🤖 ML Mavericks – Machine Learning Coursework
Course: Machine Learning / Data Mining
Group Name: ML Mavericks
University: University of Surrey
Term: Spring 2025
📌 Project Overview
This project implements a complete Machine Learning / Data Mining pipeline using Python and Prolog.
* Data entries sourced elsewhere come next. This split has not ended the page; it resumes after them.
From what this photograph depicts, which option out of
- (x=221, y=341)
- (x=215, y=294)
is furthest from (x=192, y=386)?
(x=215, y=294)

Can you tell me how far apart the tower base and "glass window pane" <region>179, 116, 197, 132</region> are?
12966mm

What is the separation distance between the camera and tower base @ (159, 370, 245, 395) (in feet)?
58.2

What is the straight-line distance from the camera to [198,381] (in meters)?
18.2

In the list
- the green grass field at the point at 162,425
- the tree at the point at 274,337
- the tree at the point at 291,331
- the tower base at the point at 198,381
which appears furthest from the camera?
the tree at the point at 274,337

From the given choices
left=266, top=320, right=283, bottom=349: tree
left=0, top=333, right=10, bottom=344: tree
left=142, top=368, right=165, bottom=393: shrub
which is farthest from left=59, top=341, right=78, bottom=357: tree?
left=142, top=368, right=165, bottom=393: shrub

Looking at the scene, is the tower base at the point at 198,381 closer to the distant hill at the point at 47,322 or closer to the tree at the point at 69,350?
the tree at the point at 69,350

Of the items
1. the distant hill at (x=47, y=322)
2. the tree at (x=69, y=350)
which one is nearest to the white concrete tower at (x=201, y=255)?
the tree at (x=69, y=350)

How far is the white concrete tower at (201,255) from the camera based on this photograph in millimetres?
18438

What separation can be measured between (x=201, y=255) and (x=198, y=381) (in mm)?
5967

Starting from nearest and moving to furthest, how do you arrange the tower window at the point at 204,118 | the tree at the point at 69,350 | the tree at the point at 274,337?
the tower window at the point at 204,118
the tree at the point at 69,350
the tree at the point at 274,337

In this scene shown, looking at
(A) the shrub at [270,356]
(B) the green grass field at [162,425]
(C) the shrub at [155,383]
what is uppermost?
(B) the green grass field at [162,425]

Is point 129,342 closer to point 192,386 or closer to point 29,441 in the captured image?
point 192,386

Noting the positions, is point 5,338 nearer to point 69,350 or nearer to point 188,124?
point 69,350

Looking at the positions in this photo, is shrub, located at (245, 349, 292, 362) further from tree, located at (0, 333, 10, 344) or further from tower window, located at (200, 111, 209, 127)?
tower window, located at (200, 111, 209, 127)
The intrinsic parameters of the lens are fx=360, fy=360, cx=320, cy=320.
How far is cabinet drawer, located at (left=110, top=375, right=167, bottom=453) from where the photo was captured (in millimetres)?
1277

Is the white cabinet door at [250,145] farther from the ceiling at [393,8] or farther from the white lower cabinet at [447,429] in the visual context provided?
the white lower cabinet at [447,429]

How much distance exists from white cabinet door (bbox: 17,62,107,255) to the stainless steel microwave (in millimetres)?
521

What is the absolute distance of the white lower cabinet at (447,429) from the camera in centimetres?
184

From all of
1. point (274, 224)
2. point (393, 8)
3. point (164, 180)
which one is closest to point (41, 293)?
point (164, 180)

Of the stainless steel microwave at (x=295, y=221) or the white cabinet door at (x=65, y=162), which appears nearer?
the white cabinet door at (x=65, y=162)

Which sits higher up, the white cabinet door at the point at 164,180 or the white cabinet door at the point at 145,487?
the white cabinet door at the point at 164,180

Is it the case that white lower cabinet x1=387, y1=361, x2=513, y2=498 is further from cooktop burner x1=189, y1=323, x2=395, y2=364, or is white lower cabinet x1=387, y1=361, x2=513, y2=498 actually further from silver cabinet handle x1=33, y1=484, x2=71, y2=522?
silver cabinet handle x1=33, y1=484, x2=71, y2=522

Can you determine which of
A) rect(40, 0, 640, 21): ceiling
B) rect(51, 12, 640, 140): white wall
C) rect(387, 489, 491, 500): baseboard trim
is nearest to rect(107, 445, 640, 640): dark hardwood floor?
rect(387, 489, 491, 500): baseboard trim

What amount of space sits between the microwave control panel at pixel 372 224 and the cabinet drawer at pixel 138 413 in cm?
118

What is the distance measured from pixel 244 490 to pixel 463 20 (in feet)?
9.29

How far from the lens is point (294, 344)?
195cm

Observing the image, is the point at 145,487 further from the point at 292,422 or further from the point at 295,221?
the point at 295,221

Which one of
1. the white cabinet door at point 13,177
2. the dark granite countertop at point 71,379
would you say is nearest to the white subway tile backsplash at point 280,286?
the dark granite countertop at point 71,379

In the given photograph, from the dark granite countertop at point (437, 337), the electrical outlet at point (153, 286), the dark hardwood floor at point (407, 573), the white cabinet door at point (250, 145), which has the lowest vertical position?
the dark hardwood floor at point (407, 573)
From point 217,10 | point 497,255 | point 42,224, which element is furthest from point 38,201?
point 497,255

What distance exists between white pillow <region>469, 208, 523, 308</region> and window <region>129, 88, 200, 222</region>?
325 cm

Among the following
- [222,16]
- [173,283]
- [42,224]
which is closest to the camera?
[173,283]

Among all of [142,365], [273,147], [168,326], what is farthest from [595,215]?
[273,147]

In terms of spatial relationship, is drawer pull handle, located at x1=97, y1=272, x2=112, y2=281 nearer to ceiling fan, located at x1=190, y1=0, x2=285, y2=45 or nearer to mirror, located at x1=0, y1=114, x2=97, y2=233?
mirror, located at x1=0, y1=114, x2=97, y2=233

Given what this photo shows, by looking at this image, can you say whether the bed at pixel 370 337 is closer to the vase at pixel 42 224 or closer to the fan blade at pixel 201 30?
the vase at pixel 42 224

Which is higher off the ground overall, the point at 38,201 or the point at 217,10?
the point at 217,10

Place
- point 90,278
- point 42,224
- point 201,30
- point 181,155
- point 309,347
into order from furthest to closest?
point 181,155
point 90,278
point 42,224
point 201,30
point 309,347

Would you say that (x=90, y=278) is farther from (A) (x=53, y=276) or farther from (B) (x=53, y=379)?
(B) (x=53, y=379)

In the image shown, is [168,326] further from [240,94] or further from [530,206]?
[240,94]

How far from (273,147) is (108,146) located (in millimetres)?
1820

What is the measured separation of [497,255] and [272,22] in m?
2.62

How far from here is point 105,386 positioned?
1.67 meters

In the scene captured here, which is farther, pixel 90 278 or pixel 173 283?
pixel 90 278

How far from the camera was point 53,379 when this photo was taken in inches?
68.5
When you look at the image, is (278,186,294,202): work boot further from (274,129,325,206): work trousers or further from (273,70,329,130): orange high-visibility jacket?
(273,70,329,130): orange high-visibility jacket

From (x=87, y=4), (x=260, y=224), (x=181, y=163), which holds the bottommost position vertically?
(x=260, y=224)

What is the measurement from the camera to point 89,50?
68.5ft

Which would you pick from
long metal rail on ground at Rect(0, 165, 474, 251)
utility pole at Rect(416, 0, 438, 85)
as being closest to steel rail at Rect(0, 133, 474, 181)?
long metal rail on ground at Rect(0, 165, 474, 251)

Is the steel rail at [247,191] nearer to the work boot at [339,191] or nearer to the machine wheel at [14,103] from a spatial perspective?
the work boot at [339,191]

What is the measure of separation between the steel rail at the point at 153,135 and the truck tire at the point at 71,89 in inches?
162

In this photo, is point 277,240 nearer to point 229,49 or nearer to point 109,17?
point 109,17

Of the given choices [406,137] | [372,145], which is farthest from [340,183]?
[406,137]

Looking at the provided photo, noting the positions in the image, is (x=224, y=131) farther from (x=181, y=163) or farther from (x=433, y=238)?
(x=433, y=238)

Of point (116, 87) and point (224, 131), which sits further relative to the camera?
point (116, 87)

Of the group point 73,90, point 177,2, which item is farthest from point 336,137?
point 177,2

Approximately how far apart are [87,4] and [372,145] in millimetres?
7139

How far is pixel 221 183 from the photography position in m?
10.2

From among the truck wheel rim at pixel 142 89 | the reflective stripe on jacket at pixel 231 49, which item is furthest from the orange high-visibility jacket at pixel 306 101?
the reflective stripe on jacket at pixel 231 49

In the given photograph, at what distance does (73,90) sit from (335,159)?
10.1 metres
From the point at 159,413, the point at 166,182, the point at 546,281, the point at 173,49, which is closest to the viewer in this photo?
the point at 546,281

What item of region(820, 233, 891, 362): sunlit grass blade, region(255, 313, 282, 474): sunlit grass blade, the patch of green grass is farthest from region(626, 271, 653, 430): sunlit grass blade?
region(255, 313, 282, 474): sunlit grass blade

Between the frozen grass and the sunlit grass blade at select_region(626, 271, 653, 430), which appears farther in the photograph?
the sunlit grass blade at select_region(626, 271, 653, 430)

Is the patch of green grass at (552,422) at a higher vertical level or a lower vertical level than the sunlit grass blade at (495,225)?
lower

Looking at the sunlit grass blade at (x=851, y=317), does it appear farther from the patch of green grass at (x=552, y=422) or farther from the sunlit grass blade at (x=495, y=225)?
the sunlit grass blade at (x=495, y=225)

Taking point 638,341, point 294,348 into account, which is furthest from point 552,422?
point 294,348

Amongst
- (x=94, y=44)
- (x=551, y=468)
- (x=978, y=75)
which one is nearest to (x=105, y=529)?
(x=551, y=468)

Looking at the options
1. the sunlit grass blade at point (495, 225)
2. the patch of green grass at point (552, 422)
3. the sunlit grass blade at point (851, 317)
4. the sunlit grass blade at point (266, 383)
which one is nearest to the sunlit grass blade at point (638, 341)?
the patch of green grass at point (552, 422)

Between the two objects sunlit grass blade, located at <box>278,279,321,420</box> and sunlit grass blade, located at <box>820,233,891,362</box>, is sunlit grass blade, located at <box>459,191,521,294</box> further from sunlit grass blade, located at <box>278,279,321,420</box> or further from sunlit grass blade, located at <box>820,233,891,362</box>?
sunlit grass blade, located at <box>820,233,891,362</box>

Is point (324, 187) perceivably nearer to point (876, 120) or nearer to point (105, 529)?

It covers multiple learning tasks across regression, classification, clustering, logic-based learning (ILP), and reinforcement learning.
We apply various machine learning algorithms to four different datasets and evaluate their performance using appropriate metrics and visualisations.
🧪 Datasets Used
Dataset Type | Purpose |
---|---|
Regression (Small) | Used for SVM & Perceptron |
Regression (Large) | Used for Decision Trees & MLP |
Classification | Used for SVM & Neural Networks |
Clustering | Used for KNN & Hierarchical |
🧠 Algorithms Implemented
Category | Algorithms |
---|---|
Regression | SVM, Decision Tree, Perceptron, MLP |
Classification | SVM, Neural Network |
Clustering | KNN Clustering, Hierarchical Clustering |
Logic-Based Learning | Aleph ILP, FOIL ILP (in Prolog) |
Reinforcement Learning | Q-Learning, Deep Q-Learning (DQL) |
🗂️ Project Structure
ml_mavericks/
├── data/ # Contains all datasets (.csv)
├── notebooks/ # EDA and initial experiments in Jupyter
├── models/ # Saved ML models (optional)
├── outputs/ # Metrics, plots, ILP & RL outputs
├── src/ # Modular Python code
│ ├── preprocess.py
│ ├── visualize.py
│ ├── regression_models.py
│ ├── classification_models.py
│ ├── clustering_models.py
│ ├── logic_learning_aleph.pl
│ ├── logic_learning_foil.pl
│ ├── reinforcement_q_learning.py
│ ├── reinforcement_dql.py
│ └── evaluate.py
├── main.py # Main pipeline controller
└── requirements.txt # Python dependencies
🚀 How to Run
1. Install Dependencies
pip install -r requirements.txt
2. Run the Pipeline
Example for regression task using SVM:
python main.py --task regression --model svm --dataset regression_small
📤 View Outputs
- Evaluation metrics:
/outputs/evaluation_results.csv
- Visualisations:
/outputs/plots/
- ILP rule output:
/outputs/logic_output/
- Reinforcement learning logs:
/outputs/reinforcement_logs/
🖼️ Visualisations
The pipeline outputs various visual aids:
- Confusion matrices
- Regression error plots
- Clustering dendrograms
- RL training reward curves
📘 Tools & Technologies
- Python 3.x
- Libraries:
scikit-learn
,matplotlib
,seaborn
,gym
,stable-baselines3
- SWI-Prolog for ILP (Aleph & FOIL)
👨💻 Team Members
Group Name: ML Mavericks
- Ritwik Mishra
- Shivasmi Sharma
- Ishwari Niphade
- Arpit Mahapatra
- Suraj Borude
📌 Project Status
✅ In development – submitted as coursework for ML module Spring 2025.
📄 License
This project is for educational use only.